On this visual neuroscience research news
Author: Kelsie Smith Hayduk
Source: Rochester University
Contact: Kelsie Smith Hayduk – University of Rochester
Image: The image is accredited to Neuroscience News
Original research: open access.
“The loss of photoreceptors does not recruit neutrophils despite the strong microglial activation” of Derek Power et al. elegant
Abstract
The loss of photoreceptors does not recruit neutrophils despite the strong microglial activation
In response to the lesion of the central nervous system (CNS), immune cells residing in the tissue, such as microglia and circulating systemic neutrophils, are often first to respond.
The degree to which these cells interact in response to the damage of the CNS is understood little, and even less like this, in the neural retina, which raises a challenge for high resolution images in vivo.
In this study, we display the ophthalmoscopy of scanning scanning light of scanning fluorescence (Aoslo) to study microglia and neutrophils in mice.
Simultaneously we trace the dynamics of immune cells using Aos without a label phase to the resolution at the microns level. Retinal lesions were induced with light of 488 nm focused on external photoreceptor (PR) segments.
These lesions filed Focally PRS, with minimal collateral damage to the cells above and below the focus plane.
We use in vivo images of Aoslo and Optical Coherence Tomography (OCT) to reveal the natural history of the microglial response and neutrophils from minutes to months after the lesion.

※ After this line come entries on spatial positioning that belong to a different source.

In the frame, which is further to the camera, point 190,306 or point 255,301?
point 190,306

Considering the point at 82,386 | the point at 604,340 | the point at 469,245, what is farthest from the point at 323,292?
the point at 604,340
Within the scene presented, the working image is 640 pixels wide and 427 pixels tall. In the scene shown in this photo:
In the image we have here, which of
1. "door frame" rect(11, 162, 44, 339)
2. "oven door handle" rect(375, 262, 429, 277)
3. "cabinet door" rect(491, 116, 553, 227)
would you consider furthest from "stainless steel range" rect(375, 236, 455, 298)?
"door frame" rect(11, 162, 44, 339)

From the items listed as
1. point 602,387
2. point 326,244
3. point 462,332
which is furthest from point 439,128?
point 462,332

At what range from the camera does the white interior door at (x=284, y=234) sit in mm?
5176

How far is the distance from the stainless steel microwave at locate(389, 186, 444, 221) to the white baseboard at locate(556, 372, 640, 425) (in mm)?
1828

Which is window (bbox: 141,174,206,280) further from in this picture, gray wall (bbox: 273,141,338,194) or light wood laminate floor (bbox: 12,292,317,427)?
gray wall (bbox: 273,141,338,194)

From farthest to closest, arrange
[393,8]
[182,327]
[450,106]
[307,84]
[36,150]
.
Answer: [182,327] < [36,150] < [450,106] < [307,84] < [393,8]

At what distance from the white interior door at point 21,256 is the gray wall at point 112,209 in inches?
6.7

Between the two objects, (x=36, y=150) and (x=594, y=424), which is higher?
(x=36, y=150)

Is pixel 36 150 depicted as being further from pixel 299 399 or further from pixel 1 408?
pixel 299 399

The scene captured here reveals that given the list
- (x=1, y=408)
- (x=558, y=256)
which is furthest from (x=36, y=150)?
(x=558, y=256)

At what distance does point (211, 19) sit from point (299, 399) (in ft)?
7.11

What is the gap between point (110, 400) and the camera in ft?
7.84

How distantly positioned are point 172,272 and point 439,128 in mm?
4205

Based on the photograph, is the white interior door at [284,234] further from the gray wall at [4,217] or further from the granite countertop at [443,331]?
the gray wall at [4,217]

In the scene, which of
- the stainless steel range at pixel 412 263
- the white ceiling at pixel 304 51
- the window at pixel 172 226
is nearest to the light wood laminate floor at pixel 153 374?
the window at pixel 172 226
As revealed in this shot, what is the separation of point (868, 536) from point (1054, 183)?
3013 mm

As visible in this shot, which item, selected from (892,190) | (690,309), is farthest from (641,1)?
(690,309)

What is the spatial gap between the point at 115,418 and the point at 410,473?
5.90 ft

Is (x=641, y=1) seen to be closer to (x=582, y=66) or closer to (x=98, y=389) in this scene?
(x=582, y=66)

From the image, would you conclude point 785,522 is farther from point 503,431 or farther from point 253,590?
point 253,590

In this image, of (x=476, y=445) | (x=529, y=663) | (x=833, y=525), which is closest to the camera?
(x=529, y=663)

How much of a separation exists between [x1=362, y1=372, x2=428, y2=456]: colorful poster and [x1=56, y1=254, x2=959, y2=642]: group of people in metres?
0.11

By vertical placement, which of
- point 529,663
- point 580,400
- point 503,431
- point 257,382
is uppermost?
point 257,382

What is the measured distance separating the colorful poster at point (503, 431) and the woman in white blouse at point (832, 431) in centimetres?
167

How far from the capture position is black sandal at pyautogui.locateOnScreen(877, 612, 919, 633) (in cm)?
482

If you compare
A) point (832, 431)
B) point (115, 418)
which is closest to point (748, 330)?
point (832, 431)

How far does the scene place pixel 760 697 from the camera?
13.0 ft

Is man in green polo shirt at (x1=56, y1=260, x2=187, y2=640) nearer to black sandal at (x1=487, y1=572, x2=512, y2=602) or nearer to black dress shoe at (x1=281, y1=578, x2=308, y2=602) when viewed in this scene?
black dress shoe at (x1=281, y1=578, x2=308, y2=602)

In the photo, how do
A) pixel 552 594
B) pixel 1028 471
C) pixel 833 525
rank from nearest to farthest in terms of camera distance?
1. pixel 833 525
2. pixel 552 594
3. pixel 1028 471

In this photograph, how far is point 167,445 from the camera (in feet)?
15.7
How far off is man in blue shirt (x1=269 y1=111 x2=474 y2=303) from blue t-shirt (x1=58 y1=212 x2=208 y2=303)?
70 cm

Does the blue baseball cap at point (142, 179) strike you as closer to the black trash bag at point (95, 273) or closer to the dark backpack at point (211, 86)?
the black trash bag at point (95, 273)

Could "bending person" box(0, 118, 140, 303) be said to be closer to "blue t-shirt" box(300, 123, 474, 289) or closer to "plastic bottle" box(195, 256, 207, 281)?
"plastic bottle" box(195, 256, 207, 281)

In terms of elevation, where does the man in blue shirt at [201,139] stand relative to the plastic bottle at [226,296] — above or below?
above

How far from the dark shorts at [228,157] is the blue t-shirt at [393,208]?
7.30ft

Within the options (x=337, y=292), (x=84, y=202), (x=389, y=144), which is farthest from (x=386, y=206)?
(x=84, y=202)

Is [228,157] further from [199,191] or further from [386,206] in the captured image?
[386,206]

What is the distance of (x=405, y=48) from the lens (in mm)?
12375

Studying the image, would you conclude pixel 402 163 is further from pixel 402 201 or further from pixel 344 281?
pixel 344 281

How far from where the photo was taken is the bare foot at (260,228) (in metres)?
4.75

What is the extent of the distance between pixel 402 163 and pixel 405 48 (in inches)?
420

While the microglia showed a dynamic and progressive immune response with the cells that migrate to the locus of the lesion within 1 day after the lesion, the neutrophils were not recruited despite the proximity to the vessels that transport neutrophils only microns away. Confocal microscopy Post mortem confirmed findings in vivo.
This work illustrates that microglial activation does not recruit neutrophils in response to the acute focal loss of PRS, a condition found in many retinal diseases.